**Problem to solve:**
Output all of the records exactly as written.

**Dataset rows:**
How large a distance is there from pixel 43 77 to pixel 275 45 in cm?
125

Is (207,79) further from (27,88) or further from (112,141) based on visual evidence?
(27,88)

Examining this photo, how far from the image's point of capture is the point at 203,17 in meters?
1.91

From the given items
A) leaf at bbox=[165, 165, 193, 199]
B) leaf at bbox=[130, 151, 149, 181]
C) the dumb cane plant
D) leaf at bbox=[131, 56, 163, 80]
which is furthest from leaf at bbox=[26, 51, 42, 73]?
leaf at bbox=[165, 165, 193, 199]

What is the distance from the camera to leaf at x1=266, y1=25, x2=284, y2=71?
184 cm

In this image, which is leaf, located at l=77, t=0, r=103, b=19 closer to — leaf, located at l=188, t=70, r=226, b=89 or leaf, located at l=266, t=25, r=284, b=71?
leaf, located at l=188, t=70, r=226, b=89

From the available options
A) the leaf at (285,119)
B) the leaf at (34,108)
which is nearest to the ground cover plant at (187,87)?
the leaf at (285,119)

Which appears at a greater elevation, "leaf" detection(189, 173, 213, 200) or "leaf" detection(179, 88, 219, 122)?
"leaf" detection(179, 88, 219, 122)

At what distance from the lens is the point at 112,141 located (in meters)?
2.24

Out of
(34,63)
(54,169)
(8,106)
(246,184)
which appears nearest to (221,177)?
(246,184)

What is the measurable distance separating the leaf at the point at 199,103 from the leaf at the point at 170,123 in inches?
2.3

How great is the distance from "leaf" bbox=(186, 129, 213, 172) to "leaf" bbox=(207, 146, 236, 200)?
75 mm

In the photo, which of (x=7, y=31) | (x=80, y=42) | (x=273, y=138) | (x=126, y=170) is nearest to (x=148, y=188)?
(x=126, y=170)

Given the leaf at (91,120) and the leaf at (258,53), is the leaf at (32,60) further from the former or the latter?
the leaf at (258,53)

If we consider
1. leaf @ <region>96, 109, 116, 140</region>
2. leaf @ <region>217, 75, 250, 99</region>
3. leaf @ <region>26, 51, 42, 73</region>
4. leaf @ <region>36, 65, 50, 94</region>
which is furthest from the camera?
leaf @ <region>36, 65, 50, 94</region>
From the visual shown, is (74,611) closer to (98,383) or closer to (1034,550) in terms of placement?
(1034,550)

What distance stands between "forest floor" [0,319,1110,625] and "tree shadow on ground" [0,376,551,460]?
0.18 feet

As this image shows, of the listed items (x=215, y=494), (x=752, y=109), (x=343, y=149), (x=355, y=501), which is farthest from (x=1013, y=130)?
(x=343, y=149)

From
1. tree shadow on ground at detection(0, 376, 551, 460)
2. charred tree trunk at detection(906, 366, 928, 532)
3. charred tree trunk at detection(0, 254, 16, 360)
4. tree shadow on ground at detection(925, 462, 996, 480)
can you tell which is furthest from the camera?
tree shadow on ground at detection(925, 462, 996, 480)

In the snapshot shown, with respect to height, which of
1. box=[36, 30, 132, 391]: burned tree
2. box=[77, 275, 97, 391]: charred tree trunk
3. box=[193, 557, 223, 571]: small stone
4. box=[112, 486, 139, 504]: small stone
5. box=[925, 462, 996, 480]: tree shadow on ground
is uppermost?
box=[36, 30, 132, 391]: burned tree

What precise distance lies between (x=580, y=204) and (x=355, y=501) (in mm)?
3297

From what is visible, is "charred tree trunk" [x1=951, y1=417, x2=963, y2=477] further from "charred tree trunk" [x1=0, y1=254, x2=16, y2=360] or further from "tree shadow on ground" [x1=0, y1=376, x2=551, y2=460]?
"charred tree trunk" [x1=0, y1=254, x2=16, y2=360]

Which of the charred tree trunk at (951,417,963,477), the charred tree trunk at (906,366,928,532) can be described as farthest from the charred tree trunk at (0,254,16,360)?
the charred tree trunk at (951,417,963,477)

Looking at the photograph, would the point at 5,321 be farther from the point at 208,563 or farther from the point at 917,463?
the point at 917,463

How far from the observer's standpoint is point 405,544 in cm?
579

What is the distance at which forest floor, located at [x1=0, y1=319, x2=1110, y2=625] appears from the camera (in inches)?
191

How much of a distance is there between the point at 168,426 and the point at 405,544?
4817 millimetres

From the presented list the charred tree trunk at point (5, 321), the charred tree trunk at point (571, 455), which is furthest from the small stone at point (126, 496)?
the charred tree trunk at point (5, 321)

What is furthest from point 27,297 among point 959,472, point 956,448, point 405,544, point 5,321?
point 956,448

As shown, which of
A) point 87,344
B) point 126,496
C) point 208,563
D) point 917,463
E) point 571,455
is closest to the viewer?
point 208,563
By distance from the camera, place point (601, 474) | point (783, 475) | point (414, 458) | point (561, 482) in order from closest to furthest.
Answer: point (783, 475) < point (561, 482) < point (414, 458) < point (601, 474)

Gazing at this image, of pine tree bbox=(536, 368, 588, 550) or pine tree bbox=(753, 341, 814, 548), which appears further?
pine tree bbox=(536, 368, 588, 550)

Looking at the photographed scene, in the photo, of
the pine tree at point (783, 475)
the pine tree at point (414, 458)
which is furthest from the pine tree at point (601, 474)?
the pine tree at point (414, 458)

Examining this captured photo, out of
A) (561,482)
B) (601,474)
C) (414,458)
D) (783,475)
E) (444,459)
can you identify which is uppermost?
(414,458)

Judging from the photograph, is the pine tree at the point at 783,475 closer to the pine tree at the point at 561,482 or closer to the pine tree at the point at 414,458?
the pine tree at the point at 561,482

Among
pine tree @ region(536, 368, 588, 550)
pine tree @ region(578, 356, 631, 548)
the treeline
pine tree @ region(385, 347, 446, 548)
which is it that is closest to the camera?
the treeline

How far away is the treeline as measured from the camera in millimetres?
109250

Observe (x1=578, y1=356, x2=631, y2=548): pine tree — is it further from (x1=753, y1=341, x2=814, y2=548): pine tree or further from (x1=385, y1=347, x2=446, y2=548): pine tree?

**Task response:**
How large a distance is there from pixel 43 77 to pixel 275 45 in cm?
125

Is (207,79) further from (27,88) or further from (112,141) based on visual evidence?
(27,88)

Examining this photo, how far from the image's point of capture is the point at 203,17 in meters?
1.91

From the given items
A) leaf at bbox=[165, 165, 193, 199]
B) leaf at bbox=[130, 151, 149, 181]
C) the dumb cane plant
D) leaf at bbox=[131, 56, 163, 80]
which is furthest from leaf at bbox=[26, 51, 42, 73]?
leaf at bbox=[165, 165, 193, 199]

What is the distance from the camera to leaf at x1=266, y1=25, x2=284, y2=71?
184 cm

In this image, which is leaf, located at l=77, t=0, r=103, b=19 closer to — leaf, located at l=188, t=70, r=226, b=89 or leaf, located at l=266, t=25, r=284, b=71?
leaf, located at l=188, t=70, r=226, b=89

From the available options
A) the leaf at (285,119)
B) the leaf at (34,108)
which is nearest to the ground cover plant at (187,87)?
the leaf at (285,119)

Which appears at a greater elevation, "leaf" detection(189, 173, 213, 200) or "leaf" detection(179, 88, 219, 122)?
"leaf" detection(179, 88, 219, 122)

At what distance from the lens is the point at 112,141 located (in meters)?
2.24

Out of
(34,63)
(54,169)
(8,106)
(246,184)
which appears nearest to (221,177)?
(246,184)

What is the measurable distance separating the leaf at the point at 199,103 from the leaf at the point at 170,123 in inches?
2.3

How great is the distance from "leaf" bbox=(186, 129, 213, 172) to "leaf" bbox=(207, 146, 236, 200)?
75 mm

In the photo, which of (x=7, y=31) | (x=80, y=42) | (x=273, y=138) | (x=126, y=170) is nearest to (x=148, y=188)?
(x=126, y=170)

Given the leaf at (91,120) and the leaf at (258,53), is the leaf at (32,60) further from the former or the latter?
the leaf at (258,53)

If we consider
1. leaf @ <region>96, 109, 116, 140</region>
2. leaf @ <region>217, 75, 250, 99</region>
3. leaf @ <region>26, 51, 42, 73</region>
4. leaf @ <region>36, 65, 50, 94</region>
which is furthest from the camera?
leaf @ <region>36, 65, 50, 94</region>
From the visual shown, is (74,611) closer to (98,383) or closer to (1034,550) in terms of placement?
(1034,550)

What distance stands between "forest floor" [0,319,1110,625] and "tree shadow on ground" [0,376,551,460]?
0.18 feet

As this image shows, of the listed items (x=215, y=494), (x=752, y=109), (x=343, y=149), (x=355, y=501), which is farthest from (x=1013, y=130)?
(x=343, y=149)

From
1. tree shadow on ground at detection(0, 376, 551, 460)
2. charred tree trunk at detection(906, 366, 928, 532)
3. charred tree trunk at detection(0, 254, 16, 360)
4. tree shadow on ground at detection(925, 462, 996, 480)
can you tell which is furthest from the camera?
tree shadow on ground at detection(925, 462, 996, 480)

In the snapshot shown, with respect to height, which of
1. box=[36, 30, 132, 391]: burned tree
2. box=[77, 275, 97, 391]: charred tree trunk
3. box=[193, 557, 223, 571]: small stone
4. box=[112, 486, 139, 504]: small stone
5. box=[925, 462, 996, 480]: tree shadow on ground
is uppermost?
box=[36, 30, 132, 391]: burned tree

What precise distance lies between (x=580, y=204) and (x=355, y=501) (in mm)?
3297

From what is visible, is "charred tree trunk" [x1=951, y1=417, x2=963, y2=477] further from "charred tree trunk" [x1=0, y1=254, x2=16, y2=360] or further from "tree shadow on ground" [x1=0, y1=376, x2=551, y2=460]?
"charred tree trunk" [x1=0, y1=254, x2=16, y2=360]

Which of the charred tree trunk at (951,417,963,477), the charred tree trunk at (906,366,928,532) can be described as farthest from the charred tree trunk at (0,254,16,360)?
the charred tree trunk at (951,417,963,477)

Looking at the photograph, would the point at 5,321 be farther from the point at 208,563 or farther from the point at 917,463?
the point at 917,463

How far from the observer's standpoint is point 405,544 in cm?
579

What is the distance at which forest floor, located at [x1=0, y1=319, x2=1110, y2=625] appears from the camera (in inches)?
191

How much of a distance is there between the point at 168,426 and the point at 405,544?
4817 millimetres

From the presented list the charred tree trunk at point (5, 321), the charred tree trunk at point (571, 455), which is furthest from the small stone at point (126, 496)?
the charred tree trunk at point (5, 321)

What is furthest from point 27,297 among point 959,472, point 956,448, point 405,544, point 5,321?
point 956,448

As shown, which of
A) point 87,344
B) point 126,496
C) point 208,563
D) point 917,463
E) point 571,455
is closest to the viewer?
point 208,563
By distance from the camera, place point (601, 474) | point (783, 475) | point (414, 458) | point (561, 482) in order from closest to furthest.
Answer: point (783, 475) < point (561, 482) < point (414, 458) < point (601, 474)

Gazing at this image, of pine tree bbox=(536, 368, 588, 550) or pine tree bbox=(753, 341, 814, 548), which appears further?
pine tree bbox=(536, 368, 588, 550)

Looking at the photographed scene, in the photo, of
the pine tree at point (783, 475)
the pine tree at point (414, 458)
which is furthest from the pine tree at point (601, 474)?
the pine tree at point (414, 458)

Examining this captured photo, out of
A) (561,482)
B) (601,474)
C) (414,458)
D) (783,475)
E) (444,459)
can you identify which is uppermost?
(414,458)

Judging from the photograph, is the pine tree at the point at 783,475 closer to the pine tree at the point at 561,482 or closer to the pine tree at the point at 414,458?
the pine tree at the point at 561,482

Among
pine tree @ region(536, 368, 588, 550)
pine tree @ region(578, 356, 631, 548)
the treeline
pine tree @ region(385, 347, 446, 548)
which is it that is closest to the camera?
the treeline

How far away is the treeline as measured from the camera in millimetres?
109250

Observe (x1=578, y1=356, x2=631, y2=548): pine tree — is it further from (x1=753, y1=341, x2=814, y2=548): pine tree or further from (x1=385, y1=347, x2=446, y2=548): pine tree?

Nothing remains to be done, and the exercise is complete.